▸ TEXT PASSAGE
####
I always think of these two things when heading out, whether to go camping, paddling or cycling:

  1. The greatest drummer in the world, Neil Peart, wrote several books about traveling by motorcycle. His mantra, each time he mounted up, was “it mustn’t be my fault” I must be safer than the next guy.

  2. In the mountain guiding world, there’s a debriefing technique at the end of the day where guide and clients answer the question “How did we die today?” and analyze their decision making. One could just as easily ask that question before heading out.


Reading these stories always amazes me. For some reason many people become victims because they inaccurately interpret conditions. PFDs, bouyancy and swimming ability is one thing; being able to assess conditions of temperature, wind, current and distance is still another; but most of all in many of these incidents is a lack of judgement and poor decision making.

We can look for solutions to everybody’s folly, but ultimately it comes to judgement, poor decision making or inadequate equipment. No matter which tragedy we cite, it comes to at least one of the above. A change in any one of those legs could often avert tragedy. You can have the best equipment, state-of-the-art immersion gear, impeccable planning, be in peak physical condition, and still get into trouble.

An experienced and properly prepared person can survive in a placid lake, but the equation turns against them on that Atlantic crossing 2,000 from the nearest landmass. Who cares if you can swim the English Channel with an anvil your back - who is around to help. A rec boater with a cheap approved lifejacket paddling close to shore on a summer day has better odds, even with no swimming skills. Paradoxically, we typically view the experienced paddler as heroic when failure claims them, while the rec boater is considered a rube if they misjudge conditions or an unexpected wind carries their boat into treacherous waters.

Traversing the same white water course for twenty years is of little value if you capsize in unusually high water, then whack your head against a rock and get trapped under water in a strainer - what good is your experience. Wear a life jacket in every boating adventure, then go to the ocean beach to body surf and swim, only to get caught in a rip tide and wash out to sea. That red cross swim certification is on the wall at home, but forgetting the cardinal rule of not swimming against the current can result in a bad day. Even wearing a PFD could work against survival if the wind and current takes you too far from shore. So
now the devision is to shed the PFD and use your swimming skills - decisions, decisions, decisions . . . So the next question isvwhy didnt I stay in bed this morning. How often is the proper remedy for getting out of a rip current repeated, yet people still drown in rip currents. Don’t dive if you don’t know the depth of water, yet people die jumping without knowing the depth of the water. Viable solutions often depend on one thing - sound judgement.
####
▸ DATA SECTION
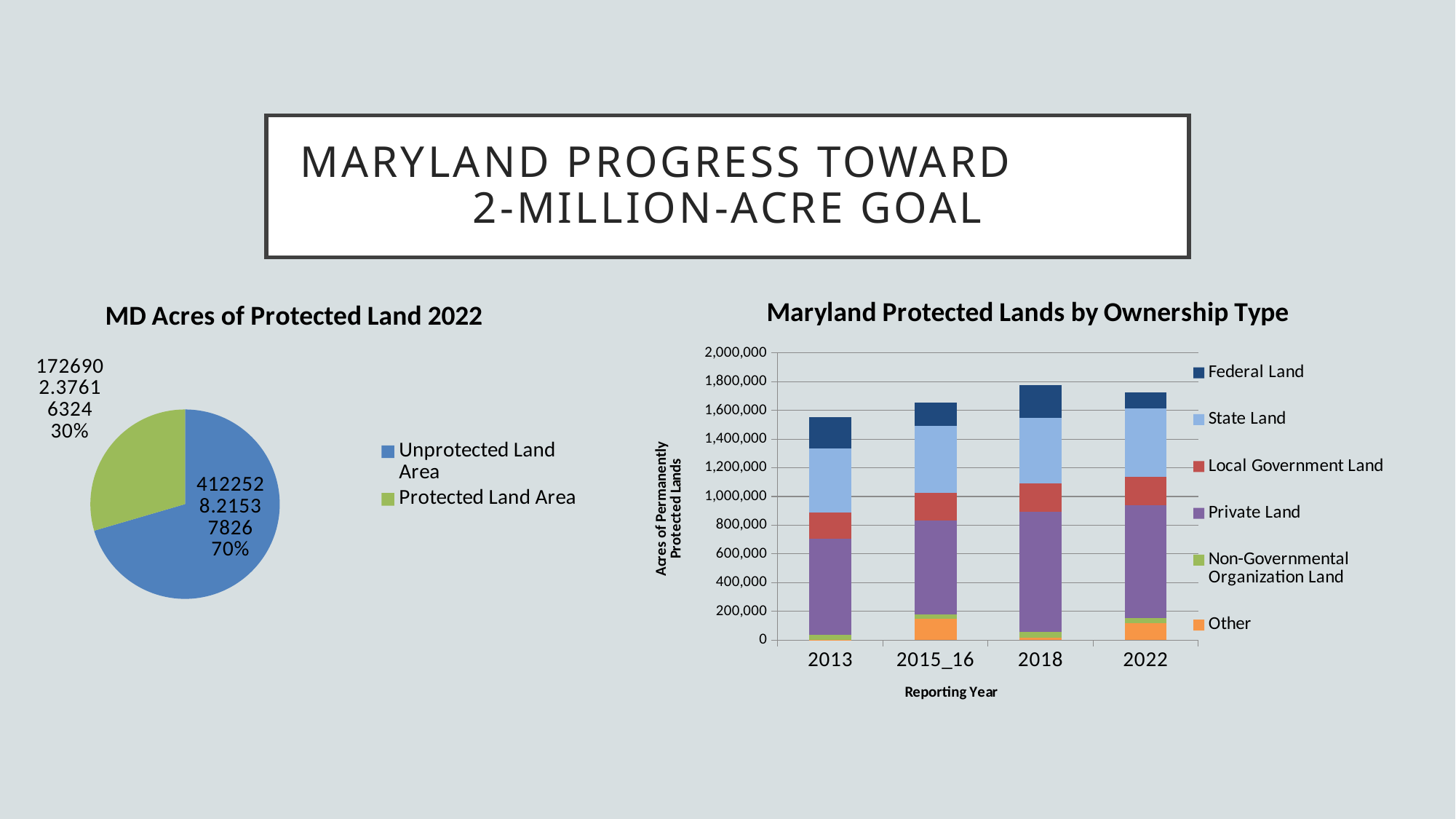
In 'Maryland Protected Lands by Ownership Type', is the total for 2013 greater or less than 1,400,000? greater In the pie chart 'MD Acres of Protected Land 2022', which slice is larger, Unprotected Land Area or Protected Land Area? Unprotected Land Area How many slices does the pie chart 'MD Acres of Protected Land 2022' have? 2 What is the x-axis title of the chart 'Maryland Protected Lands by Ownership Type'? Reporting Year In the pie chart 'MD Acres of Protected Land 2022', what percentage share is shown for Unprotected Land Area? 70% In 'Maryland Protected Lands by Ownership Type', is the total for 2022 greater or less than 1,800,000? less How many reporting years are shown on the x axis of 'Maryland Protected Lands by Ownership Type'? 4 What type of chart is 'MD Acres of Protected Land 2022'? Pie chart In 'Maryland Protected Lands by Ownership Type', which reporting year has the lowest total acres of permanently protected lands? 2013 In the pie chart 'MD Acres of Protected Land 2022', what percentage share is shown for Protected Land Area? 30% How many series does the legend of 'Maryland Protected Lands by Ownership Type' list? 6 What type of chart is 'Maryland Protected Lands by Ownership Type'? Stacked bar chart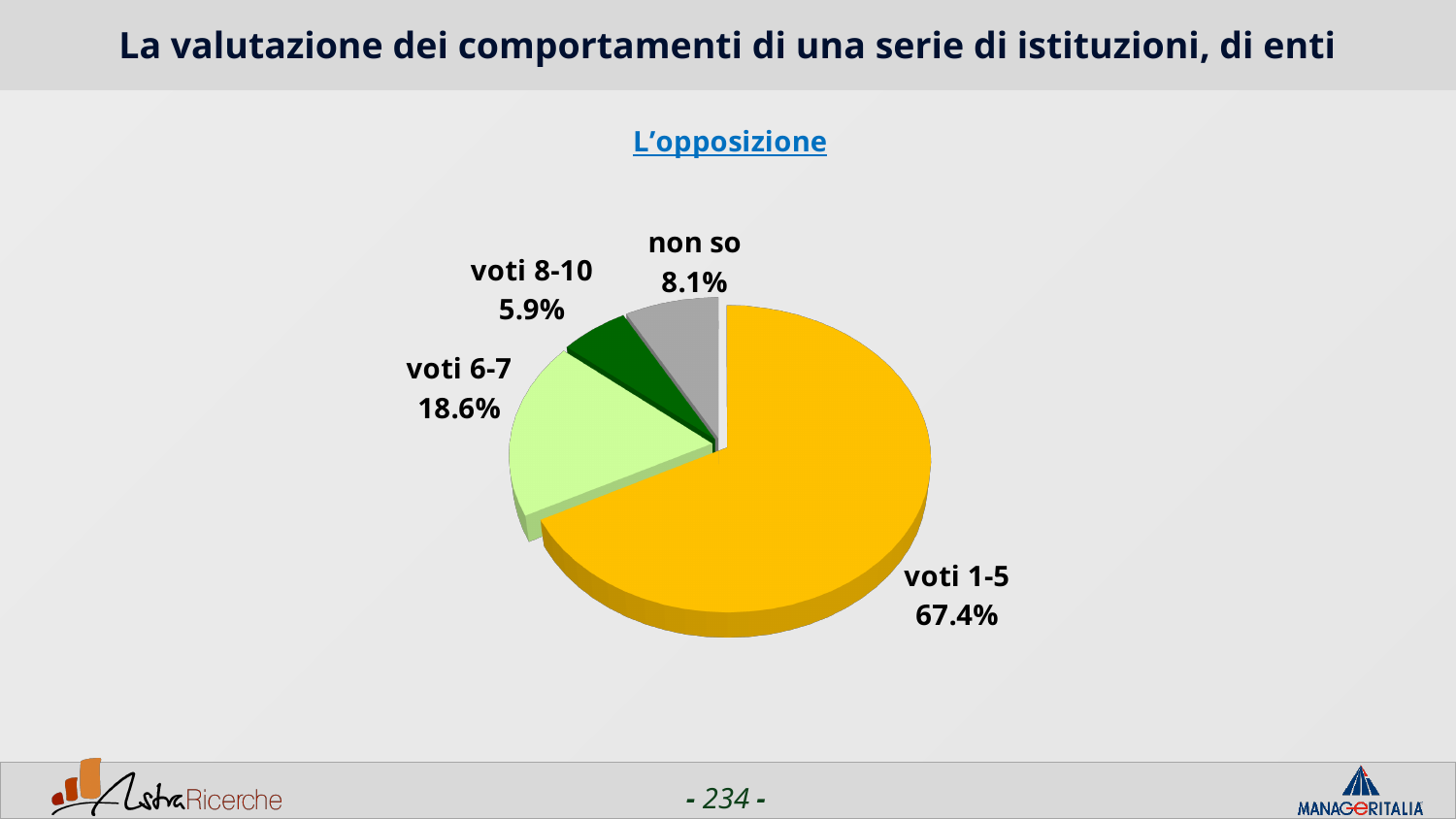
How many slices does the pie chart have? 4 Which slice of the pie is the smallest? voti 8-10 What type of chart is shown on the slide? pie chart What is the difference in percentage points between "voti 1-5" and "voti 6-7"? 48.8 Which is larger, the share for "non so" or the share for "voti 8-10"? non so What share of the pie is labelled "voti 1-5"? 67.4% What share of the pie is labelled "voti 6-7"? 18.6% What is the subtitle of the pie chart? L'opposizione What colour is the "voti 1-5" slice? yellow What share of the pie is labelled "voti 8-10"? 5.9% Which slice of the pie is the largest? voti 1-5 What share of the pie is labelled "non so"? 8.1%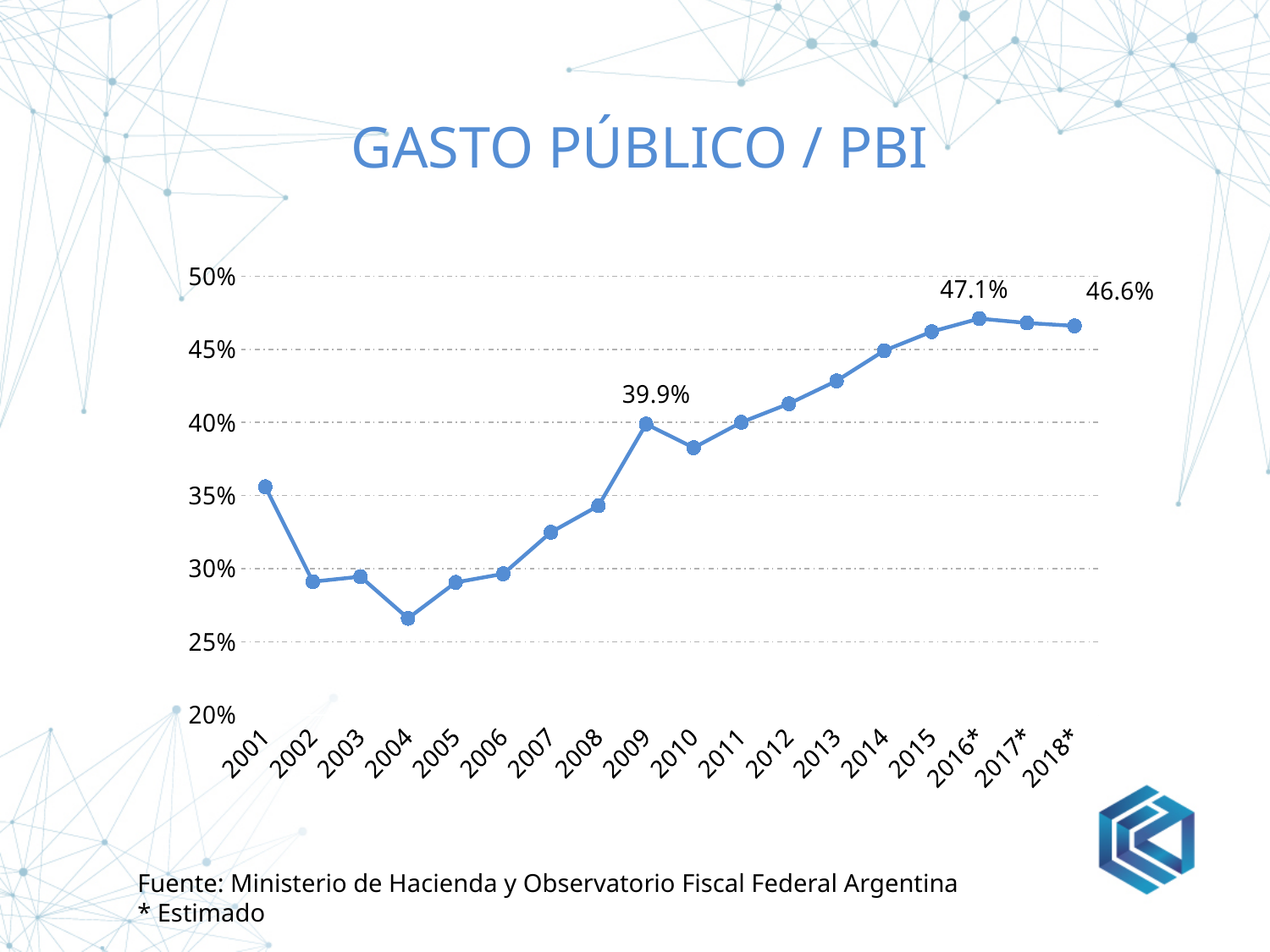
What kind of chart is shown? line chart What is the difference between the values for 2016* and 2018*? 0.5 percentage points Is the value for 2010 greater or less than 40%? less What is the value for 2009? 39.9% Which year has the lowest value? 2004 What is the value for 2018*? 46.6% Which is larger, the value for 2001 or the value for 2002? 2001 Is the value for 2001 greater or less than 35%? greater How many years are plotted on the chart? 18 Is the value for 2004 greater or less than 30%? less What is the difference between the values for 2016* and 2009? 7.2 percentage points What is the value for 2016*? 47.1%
####
▸ REQUIREMENT 1
In the water-safety passage, rewrite the stretch from "Reading these stories" through "get into trouble.", substituting "discernment" for "judgement".
▸ REQUIREMENT 2
Extend the water-safety passage onward from its final sentence.
The data comes from a source separate from the water-safety passage.

▸ TASK ANSWER 1
Reading these stories always amazes me. For some reason many people become victims because they inaccurately interpret conditions. PFDs, bouyancy and swimming ability is one thing; being able to assess conditions of temperature, wind, current and distance is still another; but most of all in many of these incidents is a lack of discernment and poor decision making.

We can look for solutions to everybody’s folly, but ultimately it comes to discernment, poor decision making or inadequate equipment. No matter which tragedy we cite, it comes to at least one of the above. A change in any one of those legs could often avert tragedy. You can have the best equipment, state-of-the-art immersion gear, impeccable planning, be in peak physical condition, and still get into trouble.

▸ TASK ANSWER 2
You might have your health, but without sound judgement, nothing else really matters. There’s one inescapable fact. Legislating requirements can fix some things but not all. Require seat belts, but people won’t wear them; require them to be worn, many still don’t and would rather pay a fine; install disconnects so the car won’t work unless the seatbelt is worn, some will figure out a bypass. How can life be this hard. We know life is hard, because dying is easier.

The rules for living are not hard to follow. There are tragedies, accidents and accidents waiting to happen. We experience all that in a lifetime. Living for another day can often be enhanced by sound judgement. You can teach it, but you can’t enforce it. We all make mistakes, so all you can do is stack the deck in your favor . . . Yes that’s allowed, so “take advantage of every advantage”, because D E D is ded!


Yup. Swimming in a pool is not managing moving water.


@Bobonli you make some interesting points. The end of day debrief with guides and clients shows a desire (a “pull”) for knowledge and continuous improvement. In automotive engineering Lessons Learned are captured and reused in a standardized way so that mistakes are not repeated. Unfortunately the paddling world is more open-loop.

@Jyak yes it was a simple case of bad judgment to one first responder…wrong spot and no PFD. I think many people are just naiive so they make mistakes.

It’s the second time in 3 years that an adult drowned on my local stretch of river while trying to help a struggling 8 year old that went in intentionally to play.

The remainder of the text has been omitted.